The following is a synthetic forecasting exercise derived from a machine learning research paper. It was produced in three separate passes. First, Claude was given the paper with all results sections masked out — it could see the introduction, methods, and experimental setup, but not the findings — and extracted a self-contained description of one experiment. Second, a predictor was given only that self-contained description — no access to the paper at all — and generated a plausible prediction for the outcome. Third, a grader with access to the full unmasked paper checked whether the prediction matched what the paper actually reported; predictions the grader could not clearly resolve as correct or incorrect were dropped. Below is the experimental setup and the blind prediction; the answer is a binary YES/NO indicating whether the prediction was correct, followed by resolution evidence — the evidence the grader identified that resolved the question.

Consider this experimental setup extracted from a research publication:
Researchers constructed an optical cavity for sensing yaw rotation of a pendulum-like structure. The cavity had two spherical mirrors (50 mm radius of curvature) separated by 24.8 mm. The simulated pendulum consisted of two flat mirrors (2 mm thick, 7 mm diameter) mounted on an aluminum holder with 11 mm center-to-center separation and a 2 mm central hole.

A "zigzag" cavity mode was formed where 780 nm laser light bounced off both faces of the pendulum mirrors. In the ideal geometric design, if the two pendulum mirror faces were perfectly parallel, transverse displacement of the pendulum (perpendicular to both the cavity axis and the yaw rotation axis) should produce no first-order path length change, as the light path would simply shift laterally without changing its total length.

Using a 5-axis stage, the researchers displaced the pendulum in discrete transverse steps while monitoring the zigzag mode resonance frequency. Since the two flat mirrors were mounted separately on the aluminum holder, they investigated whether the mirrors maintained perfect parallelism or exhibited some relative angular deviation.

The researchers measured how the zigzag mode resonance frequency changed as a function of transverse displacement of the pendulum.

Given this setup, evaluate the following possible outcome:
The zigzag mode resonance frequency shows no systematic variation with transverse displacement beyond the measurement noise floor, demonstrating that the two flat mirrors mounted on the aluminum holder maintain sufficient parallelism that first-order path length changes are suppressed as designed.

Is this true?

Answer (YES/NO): NO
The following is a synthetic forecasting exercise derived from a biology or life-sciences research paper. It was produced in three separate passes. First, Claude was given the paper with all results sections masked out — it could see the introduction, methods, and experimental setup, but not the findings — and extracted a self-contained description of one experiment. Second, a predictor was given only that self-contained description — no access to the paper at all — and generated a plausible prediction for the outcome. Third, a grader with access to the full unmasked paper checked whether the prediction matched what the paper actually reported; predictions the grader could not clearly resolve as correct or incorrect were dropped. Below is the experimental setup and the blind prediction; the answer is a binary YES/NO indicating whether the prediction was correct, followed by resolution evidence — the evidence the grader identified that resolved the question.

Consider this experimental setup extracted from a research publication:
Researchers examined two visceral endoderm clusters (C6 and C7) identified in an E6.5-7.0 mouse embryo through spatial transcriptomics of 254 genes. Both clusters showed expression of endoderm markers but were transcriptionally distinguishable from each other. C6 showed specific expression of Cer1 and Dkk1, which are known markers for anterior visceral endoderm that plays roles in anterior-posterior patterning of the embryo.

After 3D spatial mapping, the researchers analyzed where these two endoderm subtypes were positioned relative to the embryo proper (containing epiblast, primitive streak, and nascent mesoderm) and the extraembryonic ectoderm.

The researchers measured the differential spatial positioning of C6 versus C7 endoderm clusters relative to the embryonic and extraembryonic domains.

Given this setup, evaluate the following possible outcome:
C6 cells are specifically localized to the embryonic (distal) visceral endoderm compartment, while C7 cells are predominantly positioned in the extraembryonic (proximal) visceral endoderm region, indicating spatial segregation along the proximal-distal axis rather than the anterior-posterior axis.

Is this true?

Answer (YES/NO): YES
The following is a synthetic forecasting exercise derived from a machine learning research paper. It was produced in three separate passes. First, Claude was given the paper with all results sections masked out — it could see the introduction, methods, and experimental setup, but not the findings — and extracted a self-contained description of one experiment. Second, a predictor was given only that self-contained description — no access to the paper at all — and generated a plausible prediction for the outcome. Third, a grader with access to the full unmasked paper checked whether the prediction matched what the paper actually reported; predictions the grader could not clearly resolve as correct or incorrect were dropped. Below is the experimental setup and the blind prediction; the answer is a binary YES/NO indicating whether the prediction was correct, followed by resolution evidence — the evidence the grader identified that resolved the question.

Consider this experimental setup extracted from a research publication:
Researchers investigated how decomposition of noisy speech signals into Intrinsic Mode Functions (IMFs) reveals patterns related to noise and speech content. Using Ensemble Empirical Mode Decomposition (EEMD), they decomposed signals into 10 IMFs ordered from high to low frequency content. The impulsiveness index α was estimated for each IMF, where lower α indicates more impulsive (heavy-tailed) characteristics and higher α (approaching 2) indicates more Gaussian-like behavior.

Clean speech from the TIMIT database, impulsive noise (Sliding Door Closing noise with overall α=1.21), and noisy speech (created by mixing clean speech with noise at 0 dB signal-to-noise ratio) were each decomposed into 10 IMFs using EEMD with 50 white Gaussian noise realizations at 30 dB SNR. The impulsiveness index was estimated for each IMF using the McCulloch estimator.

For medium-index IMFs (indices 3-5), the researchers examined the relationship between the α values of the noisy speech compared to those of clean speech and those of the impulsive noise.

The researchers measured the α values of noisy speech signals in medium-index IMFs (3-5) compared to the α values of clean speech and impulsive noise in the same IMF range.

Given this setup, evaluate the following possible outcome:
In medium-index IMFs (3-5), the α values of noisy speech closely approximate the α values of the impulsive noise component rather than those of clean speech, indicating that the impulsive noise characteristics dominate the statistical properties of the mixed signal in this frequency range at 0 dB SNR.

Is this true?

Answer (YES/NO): NO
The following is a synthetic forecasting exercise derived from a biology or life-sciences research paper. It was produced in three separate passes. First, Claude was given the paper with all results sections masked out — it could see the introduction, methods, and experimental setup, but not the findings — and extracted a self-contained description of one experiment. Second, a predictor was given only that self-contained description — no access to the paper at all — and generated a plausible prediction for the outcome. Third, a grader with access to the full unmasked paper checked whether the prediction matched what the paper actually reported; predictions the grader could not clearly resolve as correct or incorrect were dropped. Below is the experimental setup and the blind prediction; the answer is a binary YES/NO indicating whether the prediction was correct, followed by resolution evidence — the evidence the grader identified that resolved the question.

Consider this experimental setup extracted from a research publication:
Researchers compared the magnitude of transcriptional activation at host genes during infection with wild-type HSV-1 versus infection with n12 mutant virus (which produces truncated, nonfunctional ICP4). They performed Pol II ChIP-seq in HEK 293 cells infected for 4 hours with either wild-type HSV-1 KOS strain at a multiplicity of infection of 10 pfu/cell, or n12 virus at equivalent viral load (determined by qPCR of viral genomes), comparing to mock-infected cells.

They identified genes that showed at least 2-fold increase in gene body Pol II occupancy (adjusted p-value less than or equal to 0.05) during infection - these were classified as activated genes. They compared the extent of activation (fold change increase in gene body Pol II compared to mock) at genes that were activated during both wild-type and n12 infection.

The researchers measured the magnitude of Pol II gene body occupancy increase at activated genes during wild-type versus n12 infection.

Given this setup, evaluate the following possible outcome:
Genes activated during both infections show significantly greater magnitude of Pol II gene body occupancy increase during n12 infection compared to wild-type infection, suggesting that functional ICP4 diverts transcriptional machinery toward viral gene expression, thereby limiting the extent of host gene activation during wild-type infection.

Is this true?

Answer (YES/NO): NO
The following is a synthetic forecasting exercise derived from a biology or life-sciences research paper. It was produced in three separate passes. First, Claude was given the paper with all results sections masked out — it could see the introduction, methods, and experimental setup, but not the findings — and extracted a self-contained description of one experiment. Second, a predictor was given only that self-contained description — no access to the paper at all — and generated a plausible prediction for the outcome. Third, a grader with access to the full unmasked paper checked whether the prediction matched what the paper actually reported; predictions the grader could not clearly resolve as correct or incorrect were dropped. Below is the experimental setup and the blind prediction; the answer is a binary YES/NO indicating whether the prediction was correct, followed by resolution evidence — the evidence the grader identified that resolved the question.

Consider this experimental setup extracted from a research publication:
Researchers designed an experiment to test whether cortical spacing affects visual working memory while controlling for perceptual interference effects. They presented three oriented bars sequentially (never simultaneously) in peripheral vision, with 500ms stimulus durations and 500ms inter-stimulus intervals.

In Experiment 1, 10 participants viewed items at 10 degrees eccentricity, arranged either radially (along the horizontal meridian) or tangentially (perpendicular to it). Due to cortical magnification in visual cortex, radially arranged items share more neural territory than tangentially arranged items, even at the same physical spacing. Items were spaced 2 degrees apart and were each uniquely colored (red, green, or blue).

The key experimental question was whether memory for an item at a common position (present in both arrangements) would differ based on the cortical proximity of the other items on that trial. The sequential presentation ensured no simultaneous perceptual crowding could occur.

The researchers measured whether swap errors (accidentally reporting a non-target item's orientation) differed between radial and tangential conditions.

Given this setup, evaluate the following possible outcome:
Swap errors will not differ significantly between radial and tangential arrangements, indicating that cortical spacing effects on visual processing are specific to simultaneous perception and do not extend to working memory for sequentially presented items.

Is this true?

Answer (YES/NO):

----

_Activity_. Take each line of the material that contains the word "measured" and list it.

_Completed exercise_.
The researchers measured how the zigzag mode resonance frequency changed as a function of transverse displacement of the pendulum.
The researchers measured the differential spatial positioning of C6 versus C7 endoderm clusters relative to the embryonic and extraembryonic domains.
The researchers measured the α values of noisy speech signals in medium-index IMFs (3-5) compared to the α values of clean speech and impulsive noise in the same IMF range.
The researchers measured the magnitude of Pol II gene body occupancy increase at activated genes during wild-type versus n12 infection.
The researchers measured whether swap errors (accidentally reporting a non-target item's orientation) differed between radial and tangential conditions.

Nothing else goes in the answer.